Auf Vorbestellung fährt sie auch nachts

Sie freut sich auf die bevorstehenden Aufgaben, bietet Stadt- und Auswärtsfahrten, den Transfer zum Flughafen, Kranken- und Kurierfahrten an. Und natürlich die Personenbeförderung. Sechs Passagiere können in ihren VW einsteigen. Auch am Wochenende und da sogar nachts. Auf Vorbestellung, „zum Beispiel, wenn Kunden von Partys oder Feierlichkeiten abgeholt werden möchten.“ Sorge vor unschönen Begegnungen hat sie da nicht. Nur einmal habe es in der Vergangenheit ein Erlebnis mit einem Gast gegeben, der betrunken und gewaltbereit gewesen sei. „Den habe ich einfach stehengelassen“, sagt die junge Frau resolut.
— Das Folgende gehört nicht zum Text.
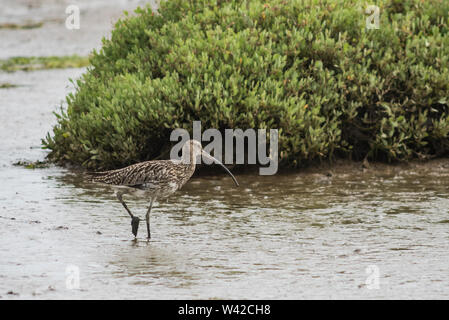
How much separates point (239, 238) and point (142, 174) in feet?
4.44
Ins Auto kam der Betrunkene gar nicht erst rein.

Ein besonders schönes Erlebnis vergisst Sonja Thies aber auch nicht: die Fahrt einer Braut in wunderschönem, sehr üppigen Kleid und ihres Bräutigams zu deren Hochzeit. So oder so seien die Kunden im Kreisgebiet bisher immer nett und freundlich gewesen. Das ist die Solounternehmerin auch. Bei Senioren, die sie zum Einkaufen fährt, hilft sie auf Wunsch beim Einkauf, trägt die Tasche „selbstverständlich“. Gerade von den Älteren sind nicht alle mehr mobil, brauchen Hilfe, um zum Arzt oder zu Behörden zu gelangen. Dann ist Sonja Thies mit ihrem Taxi zur Stelle. Ihre weiteste Taxi-Fahrt führte sie an die Ostsee. Die ganz großen Fahrten seien jedoch eher selten.